-------- GIVEN ENTRIES

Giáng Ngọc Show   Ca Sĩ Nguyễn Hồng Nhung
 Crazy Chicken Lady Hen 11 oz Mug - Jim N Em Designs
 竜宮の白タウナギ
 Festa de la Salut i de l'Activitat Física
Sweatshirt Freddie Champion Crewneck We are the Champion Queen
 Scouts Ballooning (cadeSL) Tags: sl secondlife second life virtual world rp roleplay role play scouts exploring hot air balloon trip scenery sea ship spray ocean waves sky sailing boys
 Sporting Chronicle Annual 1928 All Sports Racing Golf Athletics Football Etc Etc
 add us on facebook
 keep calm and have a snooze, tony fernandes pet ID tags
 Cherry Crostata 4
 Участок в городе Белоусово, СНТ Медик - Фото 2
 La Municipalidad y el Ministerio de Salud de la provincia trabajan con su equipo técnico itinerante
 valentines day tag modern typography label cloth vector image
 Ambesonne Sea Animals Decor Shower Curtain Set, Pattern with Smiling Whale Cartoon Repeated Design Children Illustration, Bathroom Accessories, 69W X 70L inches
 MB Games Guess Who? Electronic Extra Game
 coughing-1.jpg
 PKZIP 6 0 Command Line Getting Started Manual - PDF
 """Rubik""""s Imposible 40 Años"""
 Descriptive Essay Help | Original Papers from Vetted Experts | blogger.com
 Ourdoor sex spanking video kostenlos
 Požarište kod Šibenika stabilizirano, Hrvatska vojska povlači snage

----------------

(WHAT YOU NEED TO DO):
The answer should hold only the lines from the start of the records above through the line containing "PKZIP 6 0 Command", each set down exactly.

(WRITTEN RESPONSE):
Giáng Ngọc Show   Ca Sĩ Nguyễn Hồng Nhung
 Crazy Chicken Lady Hen 11 oz Mug - Jim N Em Designs
 竜宮の白タウナギ
 Festa de la Salut i de l'Activitat Física
Sweatshirt Freddie Champion Crewneck We are the Champion Queen
 Scouts Ballooning (cadeSL) Tags: sl secondlife second life virtual world rp roleplay role play scouts exploring hot air balloon trip scenery sea ship spray ocean waves sky sailing boys
 Sporting Chronicle Annual 1928 All Sports Racing Golf Athletics Football Etc Etc
 add us on facebook
 keep calm and have a snooze, tony fernandes pet ID tags
 Cherry Crostata 4
 Участок в городе Белоусово, СНТ Медик - Фото 2
 La Municipalidad y el Ministerio de Salud de la provincia trabajan con su equipo técnico itinerante
 valentines day tag modern typography label cloth vector image
 Ambesonne Sea Animals Decor Shower Curtain Set, Pattern with Smiling Whale Cartoon Repeated Design Children Illustration, Bathroom Accessories, 69W X 70L inches
 MB Games Guess Who? Electronic Extra Game
 coughing-1.jpg
 PKZIP 6 0 Command Line Getting Started Manual - PDF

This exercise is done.